Un financement favorable pour Enedis
En 2018, la Cour avait mis en cause, comme suite aux directives de la Commission de régulation de l'énergie (CRE), "le niveau élevé de la rémunération d’Enedis" ainsi que des incitations prévues pour mener à bien le déploiement du compteur communicant. Elle jugeait notamment "complexe et coûteux" un système de différé tarifaire destiné à reporter la couverture des coûts du projet Linky par les consommateurs, jusqu’à la concrétisation des gains attendus du projet.
Selon la Cour, il revient désormais à la CRE de s’assurer que les gains perçus par Enedis du fait du régime spécifique de rémunération des actifs Linky "seront employés au financement de son programme d’investissement dans les réseaux."
Des bénéfices pour la gestion du réseau, moins pour le marché
La Cour des comptes pointe les "objectifs initiaux mal hiérarchisés et pas toujours clairs" du projet Linky. L'équilibre économique reposait sur des externalités positives, "dont certaines difficiles à appréhender", comme les gains potentiels pour le consommateur. Or, certaines s'avèrent inférieures aux attentes.
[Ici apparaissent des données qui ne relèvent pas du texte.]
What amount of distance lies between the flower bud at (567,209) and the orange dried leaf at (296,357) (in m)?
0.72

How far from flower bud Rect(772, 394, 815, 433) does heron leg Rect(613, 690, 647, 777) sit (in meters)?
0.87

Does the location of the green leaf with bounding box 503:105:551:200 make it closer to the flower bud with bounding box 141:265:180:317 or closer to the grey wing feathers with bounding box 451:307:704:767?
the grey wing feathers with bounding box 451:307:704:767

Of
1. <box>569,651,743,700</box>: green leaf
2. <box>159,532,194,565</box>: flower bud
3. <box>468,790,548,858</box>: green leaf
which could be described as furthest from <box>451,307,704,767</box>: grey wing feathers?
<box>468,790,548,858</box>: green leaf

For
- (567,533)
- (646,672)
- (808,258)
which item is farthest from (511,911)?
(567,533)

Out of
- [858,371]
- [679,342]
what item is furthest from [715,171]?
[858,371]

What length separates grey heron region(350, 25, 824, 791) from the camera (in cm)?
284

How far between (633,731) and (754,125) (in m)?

Les gains liés à la diminution des coûts de relève (relevés désormais à distance), à la baisse des pertes techniques, à la réduction des fraudes et erreurs de facturation, sont en partie rétrocédés aux producteurs et consommateurs (baisse du coût de certaines prestations ou des charges d’exploitation couvertes par le tarif de distribution d’Enedis...).
Au niveau du marché, un certain nombre de gains étaient attendus pour les fournisseurs. Ainsi, Linky permet l'intégration des énergies renouvelables, le même compteur pouvant opérer en soutirage comme en injection. Il est également "essentiel au développement de l'autoconsommation collective."
Grâce à Linky, les pouvoirs publics ont pu prendre des mesures, durant l'hiver 2022-2023, qui ont permis de maintenir l'équilibre offre-demande d'électricité, évitant ainsi le recours à des coupures exceptionnelles lors d'un pic de consommation. Mais, le but poursuivi était l'intérêt général "et non l'intérêt immédiat du consommateur".
Or, la Cour relève, côté innovations commerciales des fournisseurs d'électricité, un bilan "décevant". Si Linky peut aider à faire des économies d'énergie, grâce à des factures plus détaillées, "on peine à voir dans cette contribution technique une "innovation" du marché concurrentiel". Quant à la modulation tarifaire horosaisonnière, elle est mise en avant par des offres aux prix variables, "difficiles à maîtriser", et qui semblent plus adaptées aux clients industriels qu'aux ménages. Le succès des offres à prix fixe tient au fait qu'elles sont faciles à comparer "préalablement au choix du fournisseur."